On 7/3/2010 3:24 PM, Jim Nichols wrote:
> Hi Moose,
>
> Thanks for the thoughtful dissertation. ... Since the computer was purchased
> in 2005, I figure that most current drives will outlive the computer itself.
Well, a while ago, I bought a drive to back-up my C: and it died in the process
of the back-up. From a major maker, a
drive that looked good from reviews.
> I just hate to get in the business of testing hard drives, and duplicating
> the bad choices that others may have made.
As the above illustrates, and as was the primary thrust of my dissertation;
statistically, it's simply not possible to
significantly better your chances of a failure through intelligent choice. It
seems that one should be able to, but I
don't think it's true.
In addition to the pure statistical situation, the manufacturers are in a
continuous process of changing their products
under the skin, both to lower costs and to improve performance/reliability.

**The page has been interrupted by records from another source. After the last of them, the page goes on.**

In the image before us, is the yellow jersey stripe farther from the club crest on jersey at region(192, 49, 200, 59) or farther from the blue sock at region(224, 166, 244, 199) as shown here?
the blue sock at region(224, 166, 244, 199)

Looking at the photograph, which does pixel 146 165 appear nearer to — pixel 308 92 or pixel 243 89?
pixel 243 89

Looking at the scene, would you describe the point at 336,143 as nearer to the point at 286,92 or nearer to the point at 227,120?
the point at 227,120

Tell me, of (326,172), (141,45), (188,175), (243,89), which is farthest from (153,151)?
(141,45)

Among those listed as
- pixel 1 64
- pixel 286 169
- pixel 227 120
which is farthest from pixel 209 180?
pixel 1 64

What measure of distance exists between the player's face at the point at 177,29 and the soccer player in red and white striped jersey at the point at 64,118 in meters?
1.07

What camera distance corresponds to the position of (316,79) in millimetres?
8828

I've received two drives on the same order
with different hardware/firmware ID nos. There are some thing we just can't
know.
As a completely statistically meaningless data point, I used that principle in
buying my most recent two, 1TB, HD,
buying the least expensive name brand at the time, and have had no trouble yet.
I can say with assurance that I spent
almost infinitely less time, effort and brain cells doing it that way.